On that fateful day, I thought to myself: "Wait a minute.  We're all disagreeing with each other about means, but we agree on the ends.  Everyone is saying that we owe something to future generations.  But what if we don't?"  Here, there is no right/left political dichotomy, but one could hardly imagine a more discomfiting question: Do we owe anything at all to future generations?

As it happens, I eventually concluded that we do in fact have such obligations, but I learned that no thinker has been able even to identify the various categories of policy outcomes on which current generations should focus.  And there definitely is no satisfying answer to date to the followup question: "OK, so even if we agree that we owe something to future generations, how much do we owe them?"  And if we cannot answer that question, then how do we know that we are not already doing enough -- perhaps even more than enough -- for generations to follow?

Imagine, however, a motivated politician or anti-intellectual provocateur shouting something like this: "That professor says that kids don't matter!"  Again, that is not what I said.  Moreover, there is no widespread movement on the left or the right that argues that we should do nothing for future generations.  Even so, the right questions can be counterintuitive and difficult.  But those seemingly odd questions can be turned into political weapons, which is why tenure matters so much.
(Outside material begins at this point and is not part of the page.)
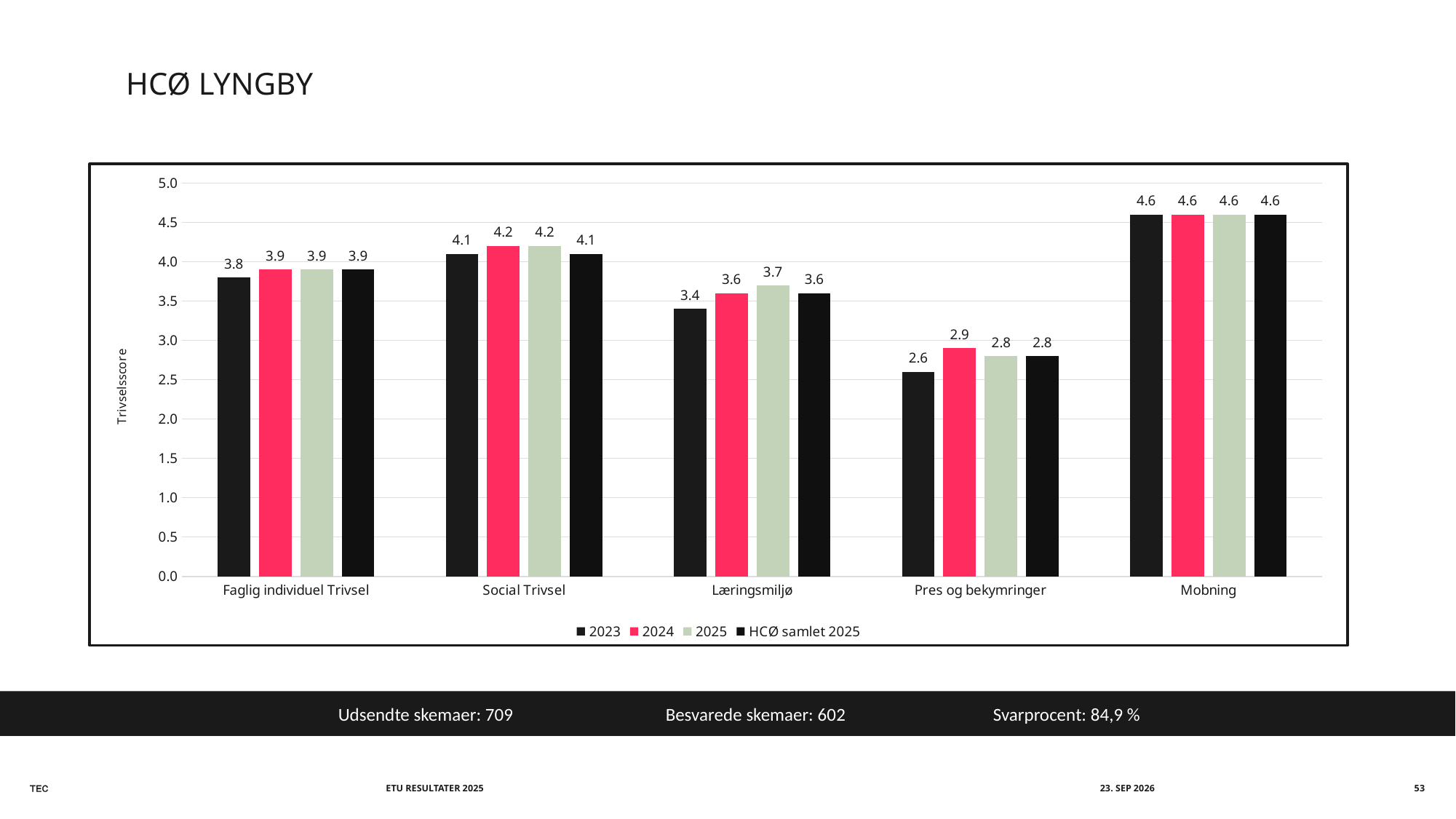
What is the 2025 value for Læringsmiljø? 3.7 What is the 2024 value for Social Trivsel? 4.2 What kind of chart is shown on the slide? Bar chart What is the 2023 value for Pres og bekymringer? 2.6 Which category has the highest 2025 value? Mobning What is the label of the y axis? Trivselsscore How many series does the legend list? 4 What is the HCØ samlet 2025 value for Faglig individuel Trivsel? 3.9 What is the difference between the 2025 and 2023 values for Læringsmiljø? 0.3 Which is larger for Pres og bekymringer, the 2024 value or the 2023 value? 2024 Which category has the lowest 2023 value? Pres og bekymringer How many categories are shown on the x axis? 5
I will close with a final example (which, by the way, I did not mention in my live remarks).  William Proxmire was a Democratic US Senator from Wisconsin from 1957 through 1989.  (Interestingly, he was Joseph McCarthy's successor.)  Proxmire decided that it was his goal in life to root out "waste" in government spending, and he started to make public announcements about supposedly egregious examples of the public's money being misused.  He called them his "Golden Fleece Awards," invoking the idea of hard-working American taxpayers as sheep.  (For a longer discussion of Proxmire, see here and links therein.)
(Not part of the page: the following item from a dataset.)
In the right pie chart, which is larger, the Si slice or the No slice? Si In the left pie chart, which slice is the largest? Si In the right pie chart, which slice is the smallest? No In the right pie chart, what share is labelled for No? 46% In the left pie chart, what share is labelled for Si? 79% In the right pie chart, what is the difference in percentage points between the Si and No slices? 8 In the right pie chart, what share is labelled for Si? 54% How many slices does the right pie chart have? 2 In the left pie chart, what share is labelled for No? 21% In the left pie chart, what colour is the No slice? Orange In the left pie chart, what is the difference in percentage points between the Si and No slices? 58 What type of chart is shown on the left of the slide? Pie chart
There is nothing wrong with congressional oversight of public spending, of course.  What is wrong, however, is when such oversight is abused and turned into an anti-intellectual crusade.  At one point when I was a teenager, Proxmire (whose announcements had become catnip for the network news shows) complained about a government-funded study that was trying to determine why convicts try to escape from prison.  The senator was incredulous: "Because they want to get out.  How hard is that?"  But of course, the government's grant money was being used to study why convicts try to escape from prison given how dangerous it is to try, and how unlikely it is to succeed.  If I were running a criminal justice system, I would want to know the answer to that question.
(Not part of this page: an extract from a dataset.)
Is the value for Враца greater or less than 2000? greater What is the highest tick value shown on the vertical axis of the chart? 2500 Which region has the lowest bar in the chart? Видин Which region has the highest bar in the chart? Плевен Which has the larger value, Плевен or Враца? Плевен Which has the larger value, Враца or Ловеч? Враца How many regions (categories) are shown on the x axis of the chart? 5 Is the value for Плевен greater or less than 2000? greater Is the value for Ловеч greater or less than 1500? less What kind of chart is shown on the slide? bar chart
But demagoguery is easy, and people like Proxmire have always been able to find a megaphone into which they can pour their anti-intellectual nonsense.  People like him can indirectly affect the academic enterprise by cutting research funding, but at least for now, it is still not possible for professors to be fired simply for asking questions that someone thinks are dangerous, obvious, or wasteful.  We must remember, however, that there are always politicians who will try.